Objective »
Answer these questions using the Docker text below.
(a) How long does a 10GB image take to pull on a new node?
(b) Which base image do both build stages start from?
(c) Which port does the runtime stage expose?

Page text »
Layer 2 — containerisation

Docker — package everything so it runs identically everywhere

"It works on my machine" is not acceptable in production. Docker solves this by packaging the application, its dependencies, and its runtime environment into a single image that runs identically on your laptop, on the CI server, and in production. The image is built once and deployed everywhere. A production ML Docker image has one additional concern: keeping image size small — a 10GB image takes 5 minutes to pull on a new node, causing slow cold starts.

dockerfile

# Dockerfile — production ML model serving
# Multi-stage build: builder installs dependencies, runtime is lean

dockerfile

# ── Stage 1: Builder — install dependencies ──────────────────────────
FROM python:3.11-slim AS builder

WORKDIR /build

# Install build dependencies (not needed at runtime)
RUN apt-get update && apt-get install -y --no-install-recommends \
    gcc g++ \
    && rm -rf /var/lib/apt/lists/*

# Copy and install Python dependencies
COPY requirements.txt .
RUN pip install --no-cache-dir --user -r requirements.txt

# ── Stage 2: Runtime — lean final image ───────────────────────────────
FROM python:3.11-slim AS runtime

WORKDIR /app

# Copy installed packages from builder (not gcc/g++ build tools)
COPY --from=builder /root/.local /root/.local
ENV PATH=/root/.local/bin:$PATH

# Non-root user for security
RUN groupadd -r mluser && useradd -r -g mluser mluser

# Copy application code
COPY main.py .
COPY model/ ./model/

# Model path — overridden via env var or Kubernetes ConfigMap
ENV MODEL_PATH=/app/model/model.pkl
ENV PYTHONUNBUFFERED=1

USER mluser

EXPOSE 8000

# Health check — Docker restarts container if this fails
HEALTHCHECK --interval=30s --timeout=10s --start-period=60s --retries=3 \
    CMD python -c "import urllib.request; urllib.request.urlopen('http://localhost:8000/health')"

Stored rows »
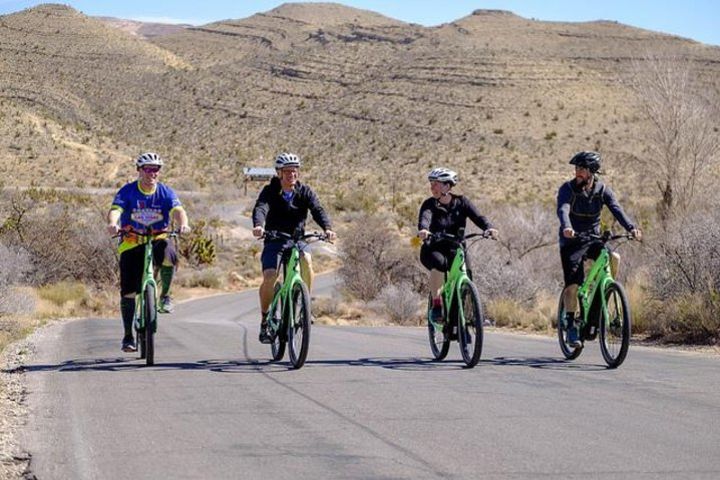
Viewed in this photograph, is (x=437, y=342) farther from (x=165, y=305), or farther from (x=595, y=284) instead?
(x=165, y=305)

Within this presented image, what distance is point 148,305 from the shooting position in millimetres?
10406

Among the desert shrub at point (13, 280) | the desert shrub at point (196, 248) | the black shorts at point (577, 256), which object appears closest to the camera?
the black shorts at point (577, 256)

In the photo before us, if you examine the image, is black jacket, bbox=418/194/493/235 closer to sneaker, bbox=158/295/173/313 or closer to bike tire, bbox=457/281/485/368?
bike tire, bbox=457/281/485/368

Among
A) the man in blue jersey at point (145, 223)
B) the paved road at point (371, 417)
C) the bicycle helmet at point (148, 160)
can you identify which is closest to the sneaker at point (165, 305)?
the man in blue jersey at point (145, 223)

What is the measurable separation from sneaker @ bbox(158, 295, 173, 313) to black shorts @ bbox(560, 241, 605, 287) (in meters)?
4.10

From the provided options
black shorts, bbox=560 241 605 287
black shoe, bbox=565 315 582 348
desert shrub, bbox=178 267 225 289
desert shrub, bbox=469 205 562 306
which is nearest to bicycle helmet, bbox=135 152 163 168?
black shorts, bbox=560 241 605 287

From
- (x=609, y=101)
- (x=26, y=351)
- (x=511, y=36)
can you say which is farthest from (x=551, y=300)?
(x=511, y=36)

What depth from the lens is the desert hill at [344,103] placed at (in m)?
79.4

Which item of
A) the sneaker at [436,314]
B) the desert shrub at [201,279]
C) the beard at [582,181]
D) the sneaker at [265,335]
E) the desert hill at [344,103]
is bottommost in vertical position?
the desert shrub at [201,279]

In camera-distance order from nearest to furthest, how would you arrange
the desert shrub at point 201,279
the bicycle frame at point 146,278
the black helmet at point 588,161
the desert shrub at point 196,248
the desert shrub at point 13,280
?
1. the bicycle frame at point 146,278
2. the black helmet at point 588,161
3. the desert shrub at point 13,280
4. the desert shrub at point 201,279
5. the desert shrub at point 196,248

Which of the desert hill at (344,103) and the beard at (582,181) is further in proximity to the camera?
the desert hill at (344,103)

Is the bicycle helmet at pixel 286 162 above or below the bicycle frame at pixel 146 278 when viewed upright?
above

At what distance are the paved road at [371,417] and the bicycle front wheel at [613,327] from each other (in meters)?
0.16

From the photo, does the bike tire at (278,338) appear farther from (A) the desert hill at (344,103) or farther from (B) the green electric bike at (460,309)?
(A) the desert hill at (344,103)
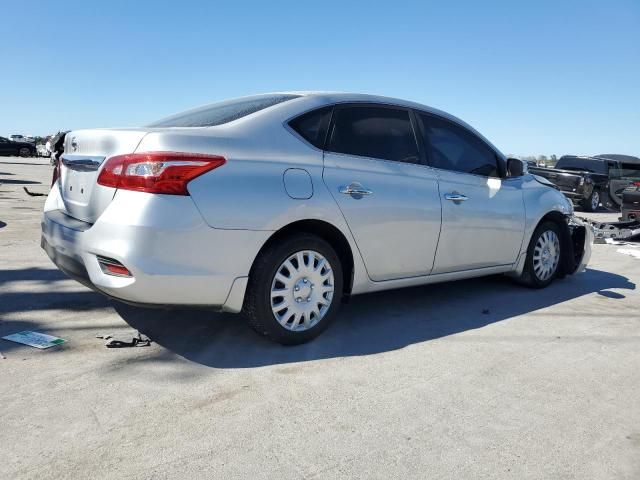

Solution for this task »
(a) 5 minutes
(b) python:3.11-slim
(c) 8000